A insuficiência cardíaca avançada mata milhões de pessoas anualmente.

Fotos: HCI

O Hospital de Caridade de Ijuí (HCI) através dos médicos cardiologistas do Instituto do Coração Silvana Agnolleto Berwanger e Dante Thomé da Cruz, com apoio da educação continuada do hospital, trouxe uma capacitação em Insuficiência Cardíaca Avançada e Dispositivos de Assistência Ventricular Mecânica (HEARTMATE II).  O evento no auditório da instituição contou com profissionais da área da saúde, como médicos, enfermeiros, técnicos de enfermagem e fisioterapeutas. A capacitação foi ministrada pela equipe técnica do Hospital de Clínicas de Porto Alegre (HCPA) composta pela médica Grazziela Torres, enfermeira Dayanna Lemos e as fisioterapeutas Fernanda dos Santos e Janayna Quadros.

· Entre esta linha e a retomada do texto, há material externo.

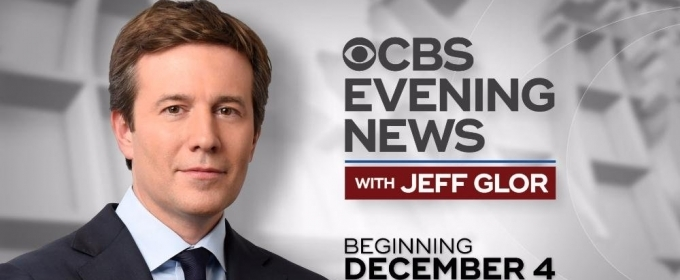 CBS EVENING NEWS WITH JEFF GLOR Begins 12/4; Watch Promo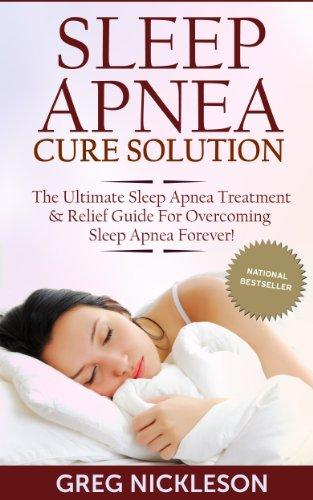 Sleep Apnea Cure Solution: The Ultimate Sleep Apnea Treatment & Relief Guide for Overcoming Sleep Apnea Forever! (Sleep Apnea Diet) PDF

A insuficiência cardíaca avançada mata milhões de pessoas anualmente, necessita mais empenho do que o tratamento medicamentoso. No ano de 1967 teve o primeiro transplante no mundo que é a abordagem cirúrgica definitiva padrão ouro atual no tratamento destes pacientes.  “ Nas primeiras décadas não evoluiu muito principalmente devido a rejeição, que mudou drasticamente após o surgimento da ciclosporina e a sua disponibilização em 1979. Já nos anos 90 desenvolve-se os primeiros dispositivos para assistência ventricular implantáveis. Pouco conhecidos no nosso meio devido ao custo elevados, mas mundialmente utilizados”, explica a médica do Incor-HCI.  Segundo o oitavo registro INTERMACS, foram mais de 20 mil implantes em 180 hospitais entre 2006 e 2016.

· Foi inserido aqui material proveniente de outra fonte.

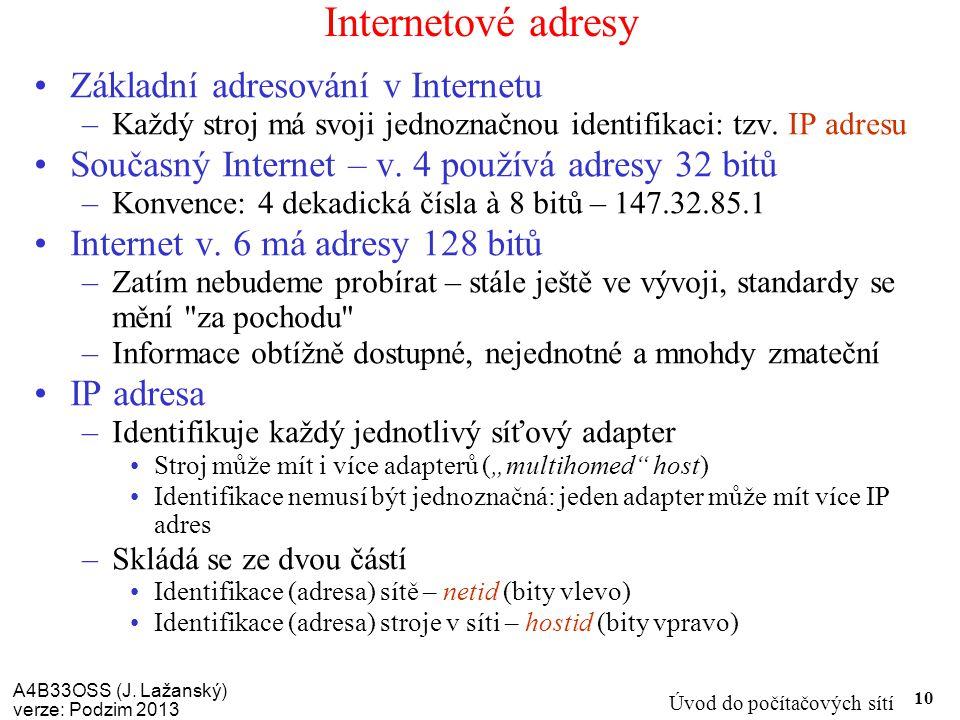 A4B33OSS (J. Lažanský) verze: Podzim 2013 Úvod do počítačových sítí 10 Internetové adresy Základní adresování v Internetu –Každý stroj má svoji jednoz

A ideia da  capacitação foi preparar os profissionais de saúde de Ijuí, para receberem uma paciente do município que implantou em São Paulo, um dispositivo de assistência ventricular mecânica. Conforme explica a médica Silvana Agnolleto Berwanger, a paciente tem 50 anos, ficou internada no HCI durante 40 dias, recebendo medicações e aguardando transferência, pois apresentava insuficiência cardíaca avançada. A equipe da cardiologia do HCI encaminhou-a para o Hospital de Clínicas de Porto Alegre(HCPA), onde recebeu avaliação para transplante cardíaco, o qual foi contra indicado. O caminho para ela, foi implantar um dispositivo de assistência ventricular (HEARTMATE II), para isto ela foi transferida para o Hospital Sírio Libanês em São Paulo, que conta com o programa Coração Novo,  o qual possibilita o implante destes dispositivos para pacientes do Sistema Único de Saúde-SUS.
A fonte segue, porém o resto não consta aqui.